- **ARBEITSAUFTRÄGE**
a) Wer bedroht laut dem Text über die Angriffe im Roten Meer die Handelsschifffahrt, und welches Land unterstützt diese Gruppe?
b) Führen Sie den Text über die Angriffe im Roten Meer nach seinem letzten Satz weiter.

- **TEXTABSCHNITT**
============================================================
Berlin. Die Huthi-Angriffe auf Frachtschiffe im Roten Meer zeigen laut dem Militärexperten vor allem eines: Washington steht vor einem Problem.
Der Gaza-Krieg wird zunehmend zum Problem für den Welthandel, weil pro-iranische Milizen die Schifffahrt im Roten Meer behindern. Deutschland müsste sich eigentlich an der Marinemission „Operation Prosperity Guardian“ beteiligen, meint der Politikwissenschaftler Carlo Masala von der Bundeswehr-Universität München. Es gebe aber beträchtliche Hürden.
Die USA und mehrere Verbündete schicken Kriegsschiffe ins Rote Meer, um die Handelsschifffahrt vor Angriffen der Huthi-Rebellen zu schützen. Die werden vom Iran unterstützt und wollen Lieferungen an Israel unterbinden. Erleben wir jetzt die befürchtete Ausweitung des Gaza-Kriegs?
============================================================
- **DATENBLOCK**

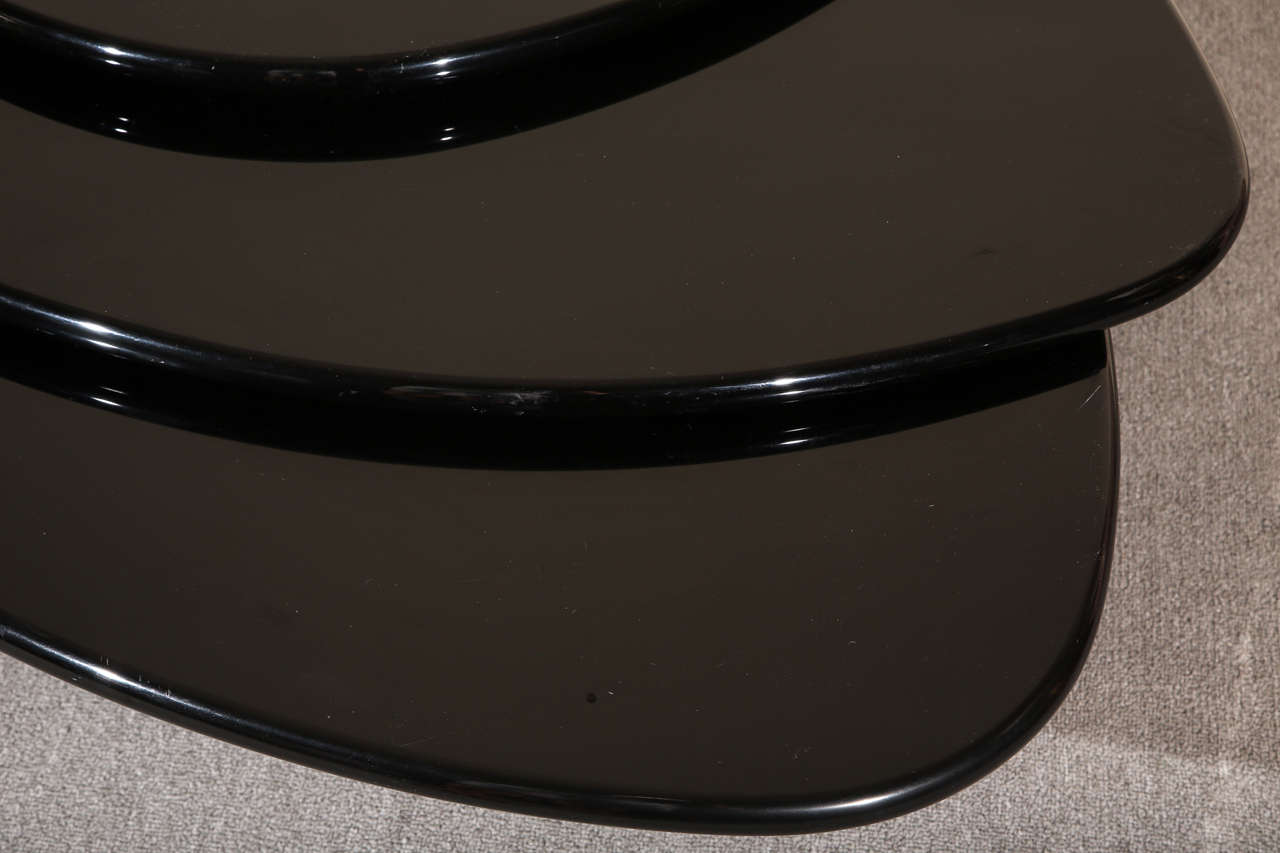 Black Lacquered Coffee table by Rougier In Good Condition In New York, NY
============================================================
- **LÖSUNGEN**
a) Die Huthi-Rebellen, die vom Iran unterstützt werden.

b)
Carlo Masala: Die Angriffe finden bereits seit Wochen statt, jetzt gibt es eine umfassende Reaktion darauf. Die Amerikaner sind bereits mit zwei maritimen Trägergruppen im östlichen Mittelmeer unterwegs. Diese Abschreckung scheint für gewisse Akteure in der Region nicht mehr glaubhaft zu sein. Das sieht man an den zunehmenden Angriffen der Huthi auf Handelsschiffe im Roten Meer. Und daran, dass die pro-iranische Hisbollah aus dem Libanon heraus weiterhin israelisches Territorium beschießt. Also verstärken die USA und ihre Verbündeten die Abschreckung. Die Amerikaner bleiben gleichwohl recht zurückhaltend: Sie könnten auch Huthi-Basen im Jemen beschießen. Bislang unterlassen sie das aber.
Wie groß ist das Risiko, dass es zu einer direkten Konfrontation zwischen den USA und dem Iran kommt?
Im Moment scheint mir das noch gering zu sein, weil die Provokationen der Verbündeten Irans in der Region relativ niedrigschwellig sind. Sie sind kein hinreichender Grund für die Amerikaner, direkt gegen den Iran vorzugehen.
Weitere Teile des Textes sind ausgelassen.